I'm starting to get a bit bothered by the innovative fundraisers in BINGO's who are pushing in to places like MySpace & Second Life, because I'm afraid that hunting for donations in the new virtual spaces will put people off the other things an NGO can offer (like opportunities for activism). It's ungrateful, I know, considering the fact that fundraisers bring in the money to pay my wages. And I feel quite ambivalent about it, because at least the fundraisers are agile enough to know that MySpace & Second Life are important developments, which is more than can be said for many campaigners!

So I applaud their drive to innovate, but I'm concerned about face-to-face fundraising leaking over in to experiments with social networking. (According to the Guardian newspaper, face-to-face fundraising "is the name given to the fundraising technique where teams of cheery, bib-wearing young people in the street sign up passers-by to give money regularly to charity via a direct debit. But people who are not fans of the fundraising teams have been known to refer to them as "charity muggers" or "chuggers".)

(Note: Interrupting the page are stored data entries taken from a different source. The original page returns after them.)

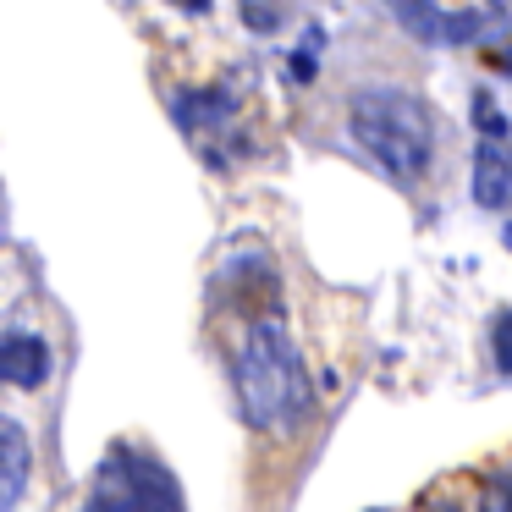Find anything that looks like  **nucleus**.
<instances>
[{
  "label": "nucleus",
  "instance_id": "20e7f679",
  "mask_svg": "<svg viewBox=\"0 0 512 512\" xmlns=\"http://www.w3.org/2000/svg\"><path fill=\"white\" fill-rule=\"evenodd\" d=\"M391 12H397V23L408 28V34H419L424 45H468V39H479V28H485L479 12H435L430 0H391Z\"/></svg>",
  "mask_w": 512,
  "mask_h": 512
},
{
  "label": "nucleus",
  "instance_id": "39448f33",
  "mask_svg": "<svg viewBox=\"0 0 512 512\" xmlns=\"http://www.w3.org/2000/svg\"><path fill=\"white\" fill-rule=\"evenodd\" d=\"M0 375H6V386L17 391H39L50 380V347L45 336L34 331H12L6 342H0Z\"/></svg>",
  "mask_w": 512,
  "mask_h": 512
},
{
  "label": "nucleus",
  "instance_id": "6e6552de",
  "mask_svg": "<svg viewBox=\"0 0 512 512\" xmlns=\"http://www.w3.org/2000/svg\"><path fill=\"white\" fill-rule=\"evenodd\" d=\"M496 364H501V375H512V314L496 320Z\"/></svg>",
  "mask_w": 512,
  "mask_h": 512
},
{
  "label": "nucleus",
  "instance_id": "f03ea898",
  "mask_svg": "<svg viewBox=\"0 0 512 512\" xmlns=\"http://www.w3.org/2000/svg\"><path fill=\"white\" fill-rule=\"evenodd\" d=\"M347 133H353V144L386 177H397V182L430 177L435 116L413 89H397V83H364V89H353V100H347Z\"/></svg>",
  "mask_w": 512,
  "mask_h": 512
},
{
  "label": "nucleus",
  "instance_id": "7ed1b4c3",
  "mask_svg": "<svg viewBox=\"0 0 512 512\" xmlns=\"http://www.w3.org/2000/svg\"><path fill=\"white\" fill-rule=\"evenodd\" d=\"M78 512H188V507H182V490L160 457L116 441L94 468V485Z\"/></svg>",
  "mask_w": 512,
  "mask_h": 512
},
{
  "label": "nucleus",
  "instance_id": "1a4fd4ad",
  "mask_svg": "<svg viewBox=\"0 0 512 512\" xmlns=\"http://www.w3.org/2000/svg\"><path fill=\"white\" fill-rule=\"evenodd\" d=\"M171 6H182V12H210V0H171Z\"/></svg>",
  "mask_w": 512,
  "mask_h": 512
},
{
  "label": "nucleus",
  "instance_id": "0eeeda50",
  "mask_svg": "<svg viewBox=\"0 0 512 512\" xmlns=\"http://www.w3.org/2000/svg\"><path fill=\"white\" fill-rule=\"evenodd\" d=\"M474 199L501 210L512 204V160L501 144H479V160H474Z\"/></svg>",
  "mask_w": 512,
  "mask_h": 512
},
{
  "label": "nucleus",
  "instance_id": "423d86ee",
  "mask_svg": "<svg viewBox=\"0 0 512 512\" xmlns=\"http://www.w3.org/2000/svg\"><path fill=\"white\" fill-rule=\"evenodd\" d=\"M28 435L17 419H0V512H17V501H23L28 490Z\"/></svg>",
  "mask_w": 512,
  "mask_h": 512
},
{
  "label": "nucleus",
  "instance_id": "f257e3e1",
  "mask_svg": "<svg viewBox=\"0 0 512 512\" xmlns=\"http://www.w3.org/2000/svg\"><path fill=\"white\" fill-rule=\"evenodd\" d=\"M232 386H237V408L254 424L259 435H292L303 419H309V364H303L292 331L270 314V320H254L248 336L237 342L232 358Z\"/></svg>",
  "mask_w": 512,
  "mask_h": 512
}]
</instances>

The participative nature of the social web makes it a place where people can go beyond a passive role, and potentially become part of the solution they want to see. Of course I understand that many folk don't have much time to give, and sometimes giving money is all that is possible (hey, i've got a family too). But what happens when folk in Second Life start to teleport past the office of the human rights organisation, because they don't want to get hassled for a donation? Or when people reject MySpace friend requests from campaigns because they can sense it's just a sting?

I know I'm pointing the finger at the wrong people. It's not the fundraisers' fault that they're being creative - that's a good thing! But it would be a shame to see NGO's written off because something as interesting as Save the Children's virtual yak gets hammered in the same way as Heifer's water buffalo (a critique that resulted in widely-watched YouTube video, BTW). The root of the problem is the strategic failure of non-profits to embrace the disruptive nature of the Net. Perhaps, as some suggest, the corporate model is no longer well suited to public benefit work, and the internet itself will play a part in the emergence of new structures for organising around social impact.

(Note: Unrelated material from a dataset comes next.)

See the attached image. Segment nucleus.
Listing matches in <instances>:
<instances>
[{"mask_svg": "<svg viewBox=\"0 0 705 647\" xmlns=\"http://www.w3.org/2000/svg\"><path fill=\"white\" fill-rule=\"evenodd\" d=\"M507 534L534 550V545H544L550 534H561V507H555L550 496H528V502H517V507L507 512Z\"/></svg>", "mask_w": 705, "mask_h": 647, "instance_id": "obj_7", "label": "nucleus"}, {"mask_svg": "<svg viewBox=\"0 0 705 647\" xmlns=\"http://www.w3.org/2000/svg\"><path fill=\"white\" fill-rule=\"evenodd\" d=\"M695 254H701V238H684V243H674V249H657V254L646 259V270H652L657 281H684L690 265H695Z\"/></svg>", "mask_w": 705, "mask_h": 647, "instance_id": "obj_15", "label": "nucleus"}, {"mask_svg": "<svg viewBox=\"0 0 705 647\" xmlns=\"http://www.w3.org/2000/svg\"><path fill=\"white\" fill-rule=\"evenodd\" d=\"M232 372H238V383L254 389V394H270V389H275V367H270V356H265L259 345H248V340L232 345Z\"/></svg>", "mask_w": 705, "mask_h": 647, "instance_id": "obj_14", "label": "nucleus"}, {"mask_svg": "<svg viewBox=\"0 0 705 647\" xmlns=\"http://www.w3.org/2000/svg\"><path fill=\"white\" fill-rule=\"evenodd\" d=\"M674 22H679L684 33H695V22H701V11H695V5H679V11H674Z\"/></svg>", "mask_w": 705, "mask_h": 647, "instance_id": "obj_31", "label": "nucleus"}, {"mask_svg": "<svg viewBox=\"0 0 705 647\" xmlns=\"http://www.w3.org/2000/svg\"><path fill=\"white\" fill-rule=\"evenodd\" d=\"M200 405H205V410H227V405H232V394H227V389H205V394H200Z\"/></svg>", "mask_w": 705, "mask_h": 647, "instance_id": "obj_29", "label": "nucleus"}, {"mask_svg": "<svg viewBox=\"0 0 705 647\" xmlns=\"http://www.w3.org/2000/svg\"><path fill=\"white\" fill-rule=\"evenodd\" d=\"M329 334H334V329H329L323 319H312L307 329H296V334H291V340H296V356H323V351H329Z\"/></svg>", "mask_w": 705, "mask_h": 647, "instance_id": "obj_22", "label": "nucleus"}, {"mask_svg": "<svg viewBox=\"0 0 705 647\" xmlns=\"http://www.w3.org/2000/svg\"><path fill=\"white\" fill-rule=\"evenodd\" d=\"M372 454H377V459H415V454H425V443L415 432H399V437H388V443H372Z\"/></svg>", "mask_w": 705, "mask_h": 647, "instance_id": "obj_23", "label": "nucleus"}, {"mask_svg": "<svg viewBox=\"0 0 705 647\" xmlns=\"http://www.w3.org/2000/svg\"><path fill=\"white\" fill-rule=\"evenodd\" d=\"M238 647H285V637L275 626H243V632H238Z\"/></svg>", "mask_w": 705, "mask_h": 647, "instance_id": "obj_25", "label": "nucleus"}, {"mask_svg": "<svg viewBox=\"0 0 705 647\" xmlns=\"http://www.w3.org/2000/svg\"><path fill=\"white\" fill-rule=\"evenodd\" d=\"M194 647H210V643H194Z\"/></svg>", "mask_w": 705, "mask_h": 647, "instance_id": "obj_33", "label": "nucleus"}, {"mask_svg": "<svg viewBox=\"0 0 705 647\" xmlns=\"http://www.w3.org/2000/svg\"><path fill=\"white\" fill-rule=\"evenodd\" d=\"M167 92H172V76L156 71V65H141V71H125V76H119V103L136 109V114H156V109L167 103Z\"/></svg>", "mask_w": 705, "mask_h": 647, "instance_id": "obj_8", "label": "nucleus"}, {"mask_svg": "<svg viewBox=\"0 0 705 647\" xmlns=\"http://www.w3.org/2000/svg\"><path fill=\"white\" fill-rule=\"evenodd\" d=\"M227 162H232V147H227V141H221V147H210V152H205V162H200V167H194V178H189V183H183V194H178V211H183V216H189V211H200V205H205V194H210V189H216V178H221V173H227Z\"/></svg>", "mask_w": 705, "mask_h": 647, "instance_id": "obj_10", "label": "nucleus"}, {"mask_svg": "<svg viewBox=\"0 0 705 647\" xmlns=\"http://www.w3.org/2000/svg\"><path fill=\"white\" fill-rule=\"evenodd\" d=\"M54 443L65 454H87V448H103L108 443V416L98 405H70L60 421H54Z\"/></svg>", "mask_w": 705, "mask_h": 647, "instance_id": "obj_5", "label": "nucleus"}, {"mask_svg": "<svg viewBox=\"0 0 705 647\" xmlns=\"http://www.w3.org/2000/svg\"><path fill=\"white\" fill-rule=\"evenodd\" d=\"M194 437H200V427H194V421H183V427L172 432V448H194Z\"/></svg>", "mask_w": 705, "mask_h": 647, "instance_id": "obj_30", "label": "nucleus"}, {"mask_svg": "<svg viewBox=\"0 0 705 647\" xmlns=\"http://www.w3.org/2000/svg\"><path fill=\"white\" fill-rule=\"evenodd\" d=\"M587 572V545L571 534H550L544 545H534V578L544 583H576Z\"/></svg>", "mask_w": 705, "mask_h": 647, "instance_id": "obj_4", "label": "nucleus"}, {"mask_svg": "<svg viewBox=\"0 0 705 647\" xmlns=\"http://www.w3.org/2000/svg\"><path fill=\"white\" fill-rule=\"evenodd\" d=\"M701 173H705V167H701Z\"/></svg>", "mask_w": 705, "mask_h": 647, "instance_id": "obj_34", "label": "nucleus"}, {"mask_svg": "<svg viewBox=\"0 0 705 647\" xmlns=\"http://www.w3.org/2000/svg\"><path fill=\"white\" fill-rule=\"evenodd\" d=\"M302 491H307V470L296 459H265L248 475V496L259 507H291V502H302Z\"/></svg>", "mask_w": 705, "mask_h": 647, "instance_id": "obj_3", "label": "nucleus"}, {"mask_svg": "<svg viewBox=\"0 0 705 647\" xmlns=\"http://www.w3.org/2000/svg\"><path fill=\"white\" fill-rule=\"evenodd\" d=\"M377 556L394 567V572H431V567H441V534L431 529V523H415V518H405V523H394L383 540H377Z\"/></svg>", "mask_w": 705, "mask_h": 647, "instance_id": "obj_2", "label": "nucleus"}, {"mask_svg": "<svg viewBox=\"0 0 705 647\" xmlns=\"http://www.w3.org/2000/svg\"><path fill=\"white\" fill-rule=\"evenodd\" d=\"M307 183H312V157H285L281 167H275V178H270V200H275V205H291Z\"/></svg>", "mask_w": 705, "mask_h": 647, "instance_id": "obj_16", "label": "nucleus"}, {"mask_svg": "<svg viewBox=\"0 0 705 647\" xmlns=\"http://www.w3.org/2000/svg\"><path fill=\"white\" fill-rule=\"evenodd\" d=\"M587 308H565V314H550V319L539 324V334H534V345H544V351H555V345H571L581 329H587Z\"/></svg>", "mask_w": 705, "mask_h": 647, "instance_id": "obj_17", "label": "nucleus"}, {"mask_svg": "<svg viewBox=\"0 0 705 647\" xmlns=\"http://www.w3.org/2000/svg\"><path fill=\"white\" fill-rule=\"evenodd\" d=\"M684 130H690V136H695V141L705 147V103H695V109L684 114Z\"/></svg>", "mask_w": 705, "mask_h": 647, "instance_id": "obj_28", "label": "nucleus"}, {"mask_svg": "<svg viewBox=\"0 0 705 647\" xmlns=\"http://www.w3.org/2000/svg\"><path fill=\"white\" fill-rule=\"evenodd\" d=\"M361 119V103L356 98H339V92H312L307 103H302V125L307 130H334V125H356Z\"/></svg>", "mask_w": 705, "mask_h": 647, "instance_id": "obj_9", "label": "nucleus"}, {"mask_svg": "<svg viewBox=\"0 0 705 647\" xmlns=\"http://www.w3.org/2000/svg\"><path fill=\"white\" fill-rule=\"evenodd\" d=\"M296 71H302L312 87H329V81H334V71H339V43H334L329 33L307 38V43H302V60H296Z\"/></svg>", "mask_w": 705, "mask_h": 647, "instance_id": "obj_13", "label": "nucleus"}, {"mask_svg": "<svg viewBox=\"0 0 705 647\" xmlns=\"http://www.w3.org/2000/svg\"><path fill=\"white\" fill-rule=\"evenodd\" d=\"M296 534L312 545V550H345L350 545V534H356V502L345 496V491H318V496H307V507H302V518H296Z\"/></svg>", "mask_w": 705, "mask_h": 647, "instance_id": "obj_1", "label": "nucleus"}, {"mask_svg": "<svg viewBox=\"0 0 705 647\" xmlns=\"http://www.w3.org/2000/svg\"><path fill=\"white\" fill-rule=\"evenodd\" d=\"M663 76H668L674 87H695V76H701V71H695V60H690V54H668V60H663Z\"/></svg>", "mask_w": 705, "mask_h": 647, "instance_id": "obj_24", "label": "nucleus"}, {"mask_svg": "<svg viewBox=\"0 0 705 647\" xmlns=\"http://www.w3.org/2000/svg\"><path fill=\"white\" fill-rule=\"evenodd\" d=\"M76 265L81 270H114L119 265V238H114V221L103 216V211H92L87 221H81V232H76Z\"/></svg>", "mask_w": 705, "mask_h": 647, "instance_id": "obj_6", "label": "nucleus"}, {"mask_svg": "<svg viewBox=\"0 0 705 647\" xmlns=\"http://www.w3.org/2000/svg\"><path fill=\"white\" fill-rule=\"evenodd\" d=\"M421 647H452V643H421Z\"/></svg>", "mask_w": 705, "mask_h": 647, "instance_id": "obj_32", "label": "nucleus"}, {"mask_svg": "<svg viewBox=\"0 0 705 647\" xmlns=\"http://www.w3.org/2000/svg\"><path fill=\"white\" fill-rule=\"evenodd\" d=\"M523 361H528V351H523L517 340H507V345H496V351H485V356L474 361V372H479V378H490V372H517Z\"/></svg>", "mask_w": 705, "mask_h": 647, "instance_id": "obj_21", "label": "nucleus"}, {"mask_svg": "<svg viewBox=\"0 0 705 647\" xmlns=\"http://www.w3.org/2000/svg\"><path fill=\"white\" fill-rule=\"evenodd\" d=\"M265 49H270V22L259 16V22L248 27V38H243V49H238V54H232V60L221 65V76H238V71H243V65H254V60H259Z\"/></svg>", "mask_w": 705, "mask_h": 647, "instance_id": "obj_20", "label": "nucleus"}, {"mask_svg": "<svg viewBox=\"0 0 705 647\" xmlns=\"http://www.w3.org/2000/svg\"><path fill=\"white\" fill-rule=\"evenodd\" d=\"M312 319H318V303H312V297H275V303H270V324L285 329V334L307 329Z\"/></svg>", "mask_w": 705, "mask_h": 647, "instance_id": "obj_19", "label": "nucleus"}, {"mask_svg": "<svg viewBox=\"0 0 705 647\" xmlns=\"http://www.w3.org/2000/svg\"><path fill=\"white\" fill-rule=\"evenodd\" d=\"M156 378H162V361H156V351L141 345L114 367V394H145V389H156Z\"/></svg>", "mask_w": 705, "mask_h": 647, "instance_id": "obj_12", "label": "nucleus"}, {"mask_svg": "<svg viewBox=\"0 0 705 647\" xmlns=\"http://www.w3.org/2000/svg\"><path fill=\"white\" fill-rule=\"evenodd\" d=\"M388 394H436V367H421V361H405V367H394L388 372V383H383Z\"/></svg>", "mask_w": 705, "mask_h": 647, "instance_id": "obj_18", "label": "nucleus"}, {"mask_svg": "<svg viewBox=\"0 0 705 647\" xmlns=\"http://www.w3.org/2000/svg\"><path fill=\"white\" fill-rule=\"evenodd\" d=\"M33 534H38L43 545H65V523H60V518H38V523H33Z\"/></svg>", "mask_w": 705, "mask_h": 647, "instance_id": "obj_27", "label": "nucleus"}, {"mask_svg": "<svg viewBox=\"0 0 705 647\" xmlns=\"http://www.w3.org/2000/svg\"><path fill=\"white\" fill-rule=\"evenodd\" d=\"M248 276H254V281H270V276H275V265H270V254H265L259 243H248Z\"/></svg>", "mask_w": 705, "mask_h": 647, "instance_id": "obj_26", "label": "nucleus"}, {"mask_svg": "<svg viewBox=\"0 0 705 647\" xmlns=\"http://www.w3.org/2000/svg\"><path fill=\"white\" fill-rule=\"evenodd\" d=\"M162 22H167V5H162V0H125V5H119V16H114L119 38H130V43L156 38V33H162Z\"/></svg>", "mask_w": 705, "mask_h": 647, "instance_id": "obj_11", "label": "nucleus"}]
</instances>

I see from the Avaaz blog that they're calling on people to digg their Stop the Clash petition. Looks like the digging is going to have to increase by a factor of 10 to make much of an impact - but as shown by the 'gaming' articles linked to in my earlier post on Mass Digging as Virtual Activism , the best tactic may be to target the key diggers for some help.

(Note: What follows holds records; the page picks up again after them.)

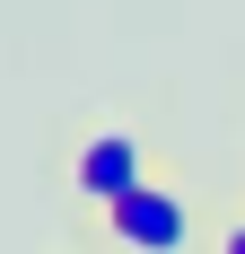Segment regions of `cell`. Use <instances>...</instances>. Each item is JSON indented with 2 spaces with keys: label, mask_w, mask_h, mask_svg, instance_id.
<instances>
[{
  "label": "cell",
  "mask_w": 245,
  "mask_h": 254,
  "mask_svg": "<svg viewBox=\"0 0 245 254\" xmlns=\"http://www.w3.org/2000/svg\"><path fill=\"white\" fill-rule=\"evenodd\" d=\"M149 184V140L140 131H88L79 140V158H70V193L79 202H122V193H140Z\"/></svg>",
  "instance_id": "2"
},
{
  "label": "cell",
  "mask_w": 245,
  "mask_h": 254,
  "mask_svg": "<svg viewBox=\"0 0 245 254\" xmlns=\"http://www.w3.org/2000/svg\"><path fill=\"white\" fill-rule=\"evenodd\" d=\"M219 254H245V219H237V228H228V237H219Z\"/></svg>",
  "instance_id": "3"
},
{
  "label": "cell",
  "mask_w": 245,
  "mask_h": 254,
  "mask_svg": "<svg viewBox=\"0 0 245 254\" xmlns=\"http://www.w3.org/2000/svg\"><path fill=\"white\" fill-rule=\"evenodd\" d=\"M105 237H114L122 254H184L193 246V210H184V193H167V184L149 176L140 193L105 202Z\"/></svg>",
  "instance_id": "1"
}]
</instances>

p.s. Human Rights Watch have also added a 'digg this' link to their news articles.


Last week I suggested to my work that, as an experiment, we add a 'Digg this' button to some of our content. I was also thinking about how we could go a step further and ask our activist network to digg human rights stories that we urgently want to bring to peoples' attention. This made me wonder about the ethics of Digg 'gaming', as i'd recently stumbled on a story about a possible Digg scam on Jason Calacanis's blog, and the Digg site refers to recent Digging Fraud for which certain user accounts were banned. It turns out that Digg fraud has had a lot of recent attention, partly because of an article called 'The big Digg rig' on CNET news.
Luckily there are sensible voices out there who put Digg gaming in its proper perspective, such as Joshua Porter who points out that 'any successful (social) site sees its share of gaming' and declares that so-called mainstream media and government are equally susceptible via lobbying by Big Oil, Big Pharma and Big Insurance. (Joshua also has an interesting write-up of why 'the design of Digg.com conspires to make it haven for gaming' ). So I think that like Copyblogger I'll back compelling content and suggest that encouraging activist digging is a legitimate way to play the Digg game.
p.s. My quick scan of some top global NGO's only turned up one example of a site using a 'Digg this' button, at Oxfam GB, but I'd be interested to hear about others.